*Tâches à faire*:
1. Repérez chaque ligne de la liste où figure la chaîne « stem », puis recopiez ces lignes.
2. Veuillez poursuivre le texte sur le commissaire à la protection de la vie privée à la suite de sa dernière phrase.

Un certain nombre de parties prenantes ont souligné que ce serait peut-être sans précédent, et certainement une exception sur la scène internationale, et même parmi certains modèles et exemples nationaux, d'avoir une seule personne qui assume à la fois les rôles d'ombudsman, d'enquêteur et d'arbitre. D'après nos calculs, il y a eu 50 décisions du commissaire à la protection de la vie privée qui ont fait l'objet d'un litige devant une cour. Selon nos données, dans 70 % de ces affaires, la cour n'a pas maintenu la décision du CPVP. Si l'on s'attend à ce que le commissaire à la protection de la vie privée s'acquitte de toutes ces fonctions très distinctes, en plus des nouveaux pouvoirs importants qui lui ont été accordés...

*Données de l'exercice*:

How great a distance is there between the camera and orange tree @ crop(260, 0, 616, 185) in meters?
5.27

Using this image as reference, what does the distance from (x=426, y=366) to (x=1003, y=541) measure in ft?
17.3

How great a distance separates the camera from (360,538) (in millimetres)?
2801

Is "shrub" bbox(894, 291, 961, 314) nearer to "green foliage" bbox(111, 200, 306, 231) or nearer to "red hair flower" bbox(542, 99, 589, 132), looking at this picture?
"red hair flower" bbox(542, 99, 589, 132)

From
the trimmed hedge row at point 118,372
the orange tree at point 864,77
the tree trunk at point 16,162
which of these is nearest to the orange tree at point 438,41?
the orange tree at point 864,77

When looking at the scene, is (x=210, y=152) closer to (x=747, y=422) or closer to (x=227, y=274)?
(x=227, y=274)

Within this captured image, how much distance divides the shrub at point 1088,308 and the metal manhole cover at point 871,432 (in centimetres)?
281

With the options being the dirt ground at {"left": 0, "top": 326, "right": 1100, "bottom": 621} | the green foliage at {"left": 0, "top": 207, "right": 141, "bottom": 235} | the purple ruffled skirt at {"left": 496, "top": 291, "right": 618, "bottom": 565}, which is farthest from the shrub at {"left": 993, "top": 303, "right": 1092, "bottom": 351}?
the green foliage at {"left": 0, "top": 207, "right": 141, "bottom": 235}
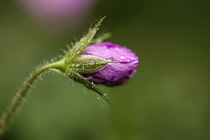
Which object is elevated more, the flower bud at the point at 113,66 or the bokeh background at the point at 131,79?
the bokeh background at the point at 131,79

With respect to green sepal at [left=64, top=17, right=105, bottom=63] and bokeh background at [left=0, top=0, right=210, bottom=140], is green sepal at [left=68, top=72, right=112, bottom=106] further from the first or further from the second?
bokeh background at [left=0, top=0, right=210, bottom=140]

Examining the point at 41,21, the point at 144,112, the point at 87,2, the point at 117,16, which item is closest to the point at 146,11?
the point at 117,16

* * *

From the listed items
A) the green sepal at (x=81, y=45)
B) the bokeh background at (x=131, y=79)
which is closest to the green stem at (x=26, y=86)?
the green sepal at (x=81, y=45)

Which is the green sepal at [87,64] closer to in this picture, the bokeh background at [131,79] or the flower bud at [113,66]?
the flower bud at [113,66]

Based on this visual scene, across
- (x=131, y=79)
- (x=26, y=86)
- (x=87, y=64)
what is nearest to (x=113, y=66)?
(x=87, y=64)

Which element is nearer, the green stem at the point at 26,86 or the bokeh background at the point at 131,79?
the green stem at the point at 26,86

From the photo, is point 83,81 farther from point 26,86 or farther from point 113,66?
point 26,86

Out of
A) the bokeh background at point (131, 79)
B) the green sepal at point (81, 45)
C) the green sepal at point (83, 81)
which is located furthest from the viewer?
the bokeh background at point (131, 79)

*Réponses fournies*:
1.
which is closest to the green stem at (x=26, y=86)?
Which element is nearer, the green stem at the point at 26,86 or the bokeh background at the point at 131,79?
the green stem at the point at 26,86

2.
La LPVPC accordera au commissaire à la protection de la vie privée de nouveaux pouvoirs pour faire appliquer la loi, dont celui de rendre les ordonnances ayant force exécutoire à l'issue des enquêtes, et ces ordonnances peuvent comprendre l'obligation de respecter la LPVPC ainsi que l'interruption des activités pour les organisations qui contreviennent à la LPVPC. La conformité peut être imposée dans le cadre d'un accord de conformité, et toutes les mesures prises pour respecter la LPVPC peuvent être rendues publiques.
Aussi, la LPVPC habilite le commissaire à recommander l'imposition de sanctions administratives pécuniaires. C'est à ce moment‑là que la recommandation serait faite au tribunal d'imposer une sanction. Les ordonnances et tous ces autres pouvoirs, cela appartient directement au commissaire, et non pas au tribunal. Il est aussi important de reconnaître que le tribunal a un rôle important à jouer en matière d'appel, et qu'il a une expertise dans ce domaine, puisque trois de ses six membres doivent être des experts chevronnés en matière de protection de la vie privée.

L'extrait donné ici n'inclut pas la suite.